Jul 28, 2016 8:34 AM in response to Loner T

Am I not correct though in assuming that dd will create an img file that is roughly 32 GB in size if my USB drive is 32 GB?

I'd love to have a 6.8 GB ISO or other image format that I could burn to a DVD. Perhaps that is something that's going to be not worth the effort.

I know that you can ask dd to gzip the img to save storage space.


Thanks

Jul 30, 2016 7:32 AM in response to Loner T

My MacBook Pro (unibody) has an internal optical drive. However, I ran into a more annoying issue with dd. After creating about 2/3 of the disk image, it stopped, and in Terminal, said that the "Device is not configured".

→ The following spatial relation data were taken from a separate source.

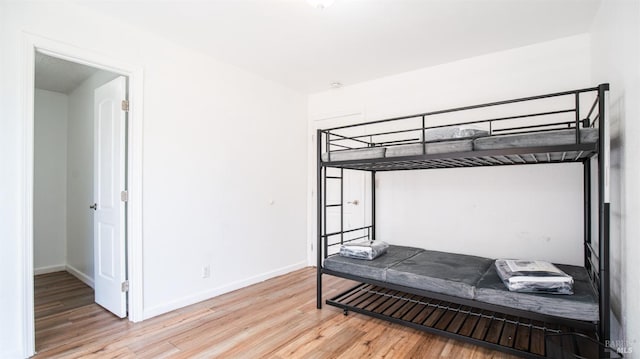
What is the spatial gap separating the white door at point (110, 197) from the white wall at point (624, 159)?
11.0 feet

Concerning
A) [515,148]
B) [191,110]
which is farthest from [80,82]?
[515,148]

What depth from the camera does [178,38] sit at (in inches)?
107

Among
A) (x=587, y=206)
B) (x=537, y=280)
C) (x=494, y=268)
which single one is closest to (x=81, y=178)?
(x=494, y=268)

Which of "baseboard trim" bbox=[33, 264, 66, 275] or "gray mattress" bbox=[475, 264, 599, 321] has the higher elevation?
"gray mattress" bbox=[475, 264, 599, 321]

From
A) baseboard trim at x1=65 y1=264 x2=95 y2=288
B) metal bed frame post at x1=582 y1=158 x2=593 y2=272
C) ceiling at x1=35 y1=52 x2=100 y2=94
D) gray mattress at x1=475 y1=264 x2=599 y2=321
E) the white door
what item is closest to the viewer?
gray mattress at x1=475 y1=264 x2=599 y2=321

So I have a dd image, but I'm also sure that it's not of any use for the future, as there are about 12 missing gigabytes. I did a lot of searching for what Device not configured could mean or what to do about it, but couldn't find any one thing to look for.


I did run a utility for Windows called USBImage that successfully imaged the whole thing, including doing SHA-1 and MD5 checks to verify the image vs. the drive. But to use that image, I have to have access to Windows. I'd prefer having something that OS X can use to recreate the flash drive.


Thanks

Jul 30, 2016 7:45 AM in response to gh1852

gh1852 wrote:


My MacBook Pro (unibody) has an internal optical drive. However, I ran into a more annoying issue with dd. After creating about 2/3 of the disk image, it stopped, and in Terminal, said that the "Device is not configured".


So I have a dd image, but I'm also sure that it's not of any use for the future, as there are about 12 missing gigabytes. I did a lot of searching for what Device not configured could mean or what to do about it, but couldn't find any one thing to look for.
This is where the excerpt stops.